Der griechische Wirtschaftsminister Michailis Chrysochoidis warb für Investitionen deutscher Unternehmer in seinem Land. "Deutschland und Griechenland müssen ihre Handelsbeziehungen ausbauen und eine Allianz für das Wachstum schaffen", sagte er nach einem Treffen mit Rösler und mehreren Bundestagsabgeordneten. "Wir wollen eine Wirtschaft schaffen, die befähigt ist, auf eigenen Beinen zu stehen."

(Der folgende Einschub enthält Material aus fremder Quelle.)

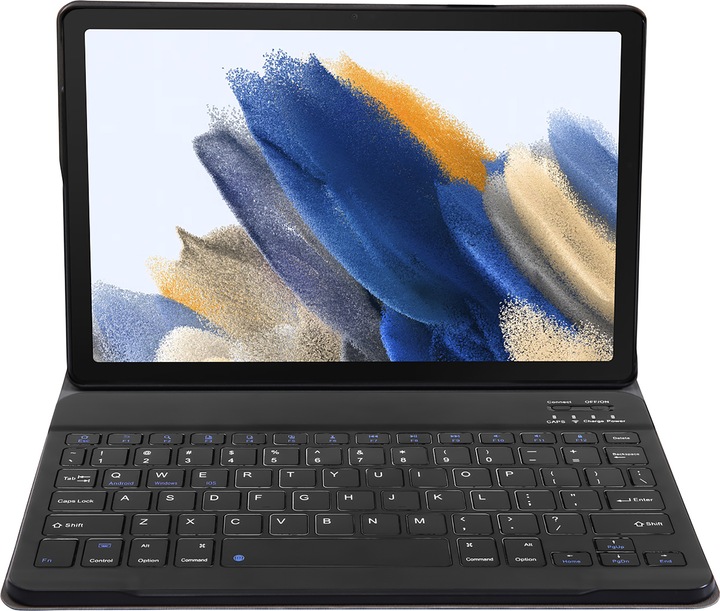 Produktbild Cazy Tastatur Hülle Kompatibel mit Samsung Galaxy Tab A8 - Schutz Etui mit magnetisch Abnehmbarer (Eng. Int., Galaxy Tab A8)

Beide Seiten wollen eine Absichtserklärung zu Maßnahmen für eine verbesserte Wettbewerbsfähigkeit Griechenlands unterzeichnen. Deutschland erkläre sich darin bereit, bei der Reform der Verwaltungsstrukturen in Griechenland zu helfen, sagte Rösler. Daran könnten beispielsweise die Bundesnetzagentur und das Kartellamt mit Know-how und Personal mitwirken.

Deutsche Firmen warten auf Zahlungen

Auch das Problem ausstehender Zahlungen für griechische Staatsaufträge an deutsche Unternehmer werde in dem Memorandum angesprochen, sagte Rösler. Die griechische Seite habe zugesagt, bei der Lösung dieser Fälle umfangreich zu helfen. In diesen Streitfällen sind auf deutscher Seite Siemens, die Deutsche Telekom, Bayer und Fresenius betroffen.

Rösler nannte das Gespräch mit seinem griechischen Kollegen "sehr produktiv". Er betonte, dass Griechenland in der Euro-Gruppe bleiben solle: "Wir müssen alles dafür tun, alle Staaten in der Euro-Zone zu halten." Dazu müsse die wirtschaftliche Leistungsfähigkeit einzelner Länder gestärkt oder wiederhergestellt werden.

Rösler ist in Begleitung einer großen Wirtschaftsdelegation mit knapp 70 deutschen Managern in Griechenland. Der FDP-Politiker will mit Ministerpräsident Giorgos Papandreou über das stockende Sanierungs- und Privatisierungsprogramm beraten. Außerdem ist ein Treffen mit Finanzminister Evangelos Venizelos geplant.